With every race there are going to be a few not so great things about it. I have accumulated a few complaints through the course of the day, but only a few. Here’s where the trouble began for Cecilley and I apparently if you’re running any race in France you require a medical certificate from a doctor giving you consent to run. I did not know this. Maybe all European races require a medical certificate I don’t know, but learn from my mistake and make sure you have this prior to to picking up your race kit. Lucky for me my cousin is a doctor (thank you, Eric!) and sent an email indicating I am physically capable to run the race, but before his note came through Cecilley and I were freaking out. What was supposed to be a casual shake out run, the day before, to the expo turned out to be a few hours of hectic running amuck trying to track down a doctor to sign our papers. Given it was Saturday, we were having terrible luck. Once my home support came through Cecilley and I zipped back to the expo before closing to claim our bib numbers and race packs. They ran out of race packs. I was not impressed. So after all that we didn’t even get a shirt or a few samples.
Not only did the race not have enough shirts apparently they were in short supply of food and medals too. This isn’t a good sign when you know how many participants you have running beforehand.
Areas the race could improve on is its overall organization. Make sure runners know what’s going on and what they can expect. The race began at 10am (not a bad time to start) but the fact they sent corals out in waves of gapped time (again not to our knowledge) meant that Cecilley and I didn’t start until and hour later. We were waiting around for what felt like a really long time. If that’s the case let people know their group start time in advance to better prepare and cut down on the number of people before and after. The water stations were also a bit of a miss having them spaced out at 5k intervals which caused way too much commotion. Stations were also set up on just one side of the street. Another recipe for a runners pile up. I avoided the water stations at all costs, not because I didn’t need water, but because I was afraid of getting trampled on! These runners were intense. I have to say of all the races I’ve participated in this one was by far the most pushy and aggressive. Even during the run I found it hard to settle into a groove and maneuver around people. It’s to be expected for obvious reasons, but for some reason it felt different.
I don’t want to sound like a terrible complainer because the good parts of the race diffentately out way the bad, I personally feel with fewer participants this could have been a much smoother operation.

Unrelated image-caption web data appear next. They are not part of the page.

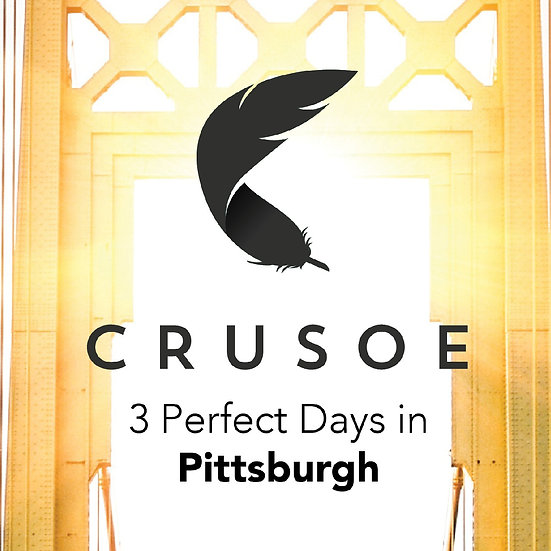 3 Perfect Days in Pittsburgh
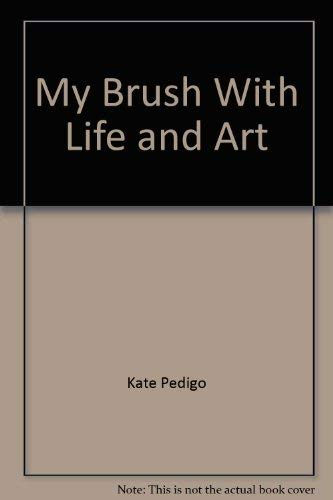 9780966075724: My Brush With Life and Art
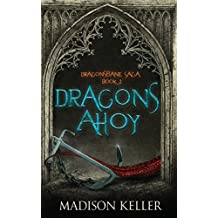 Dragons Ahoy (Dragonsbane Saga) (Volume 2)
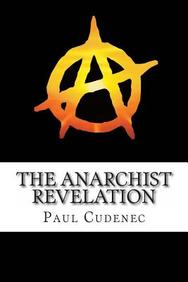 The Anarchist Revelation: Being What We're Meant To Be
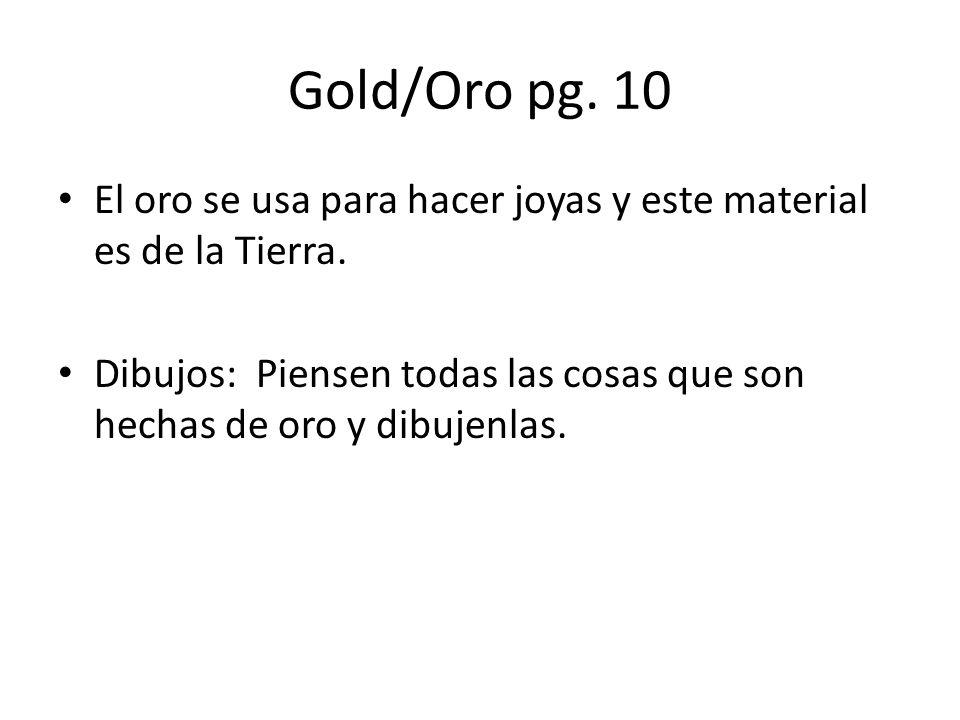 Gold/Oro pg. 10 El oro se usa para hacer joyas y este material es de la Tierra.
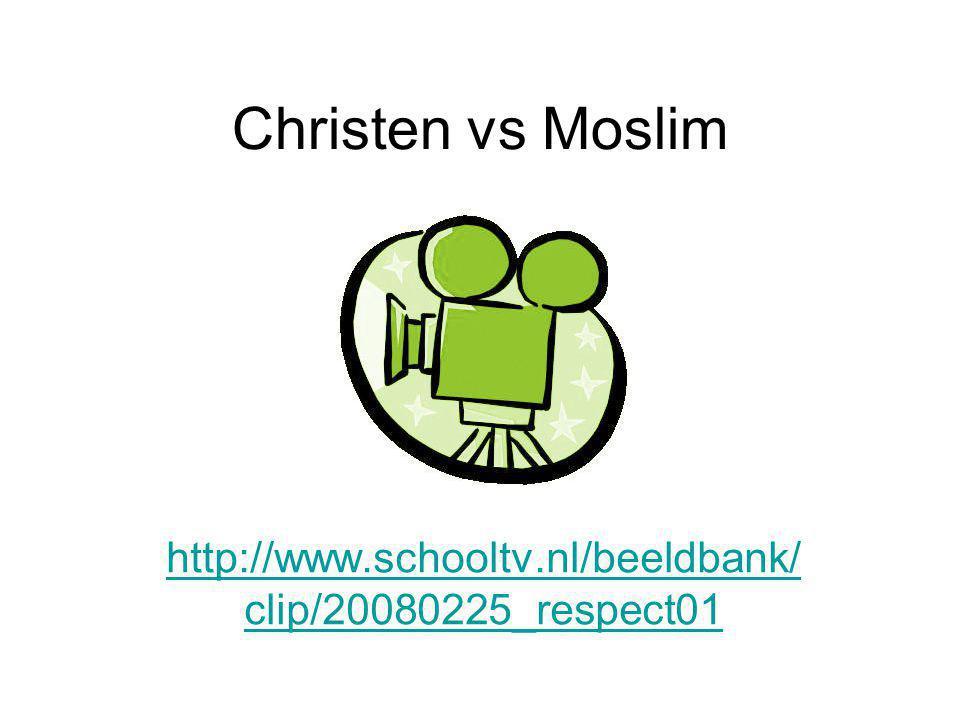 Christen vs Moslim http://www.schooltv.nl/beeldbank/clip/20080225_respect01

Next up for me is the Paris Marathon with just over a month to go. Now that I have a better idea of where I’m at – I felt good and on track for a good marathon time if I had to of run further on Sunday. The goal now is to find a new place to train from and live, possibly find myself some new running companions, and get my long runs in each week. This is very important from here on out. And of course learn some French along the way. Bonsoir! (Or bonjour wherever you happen to be!)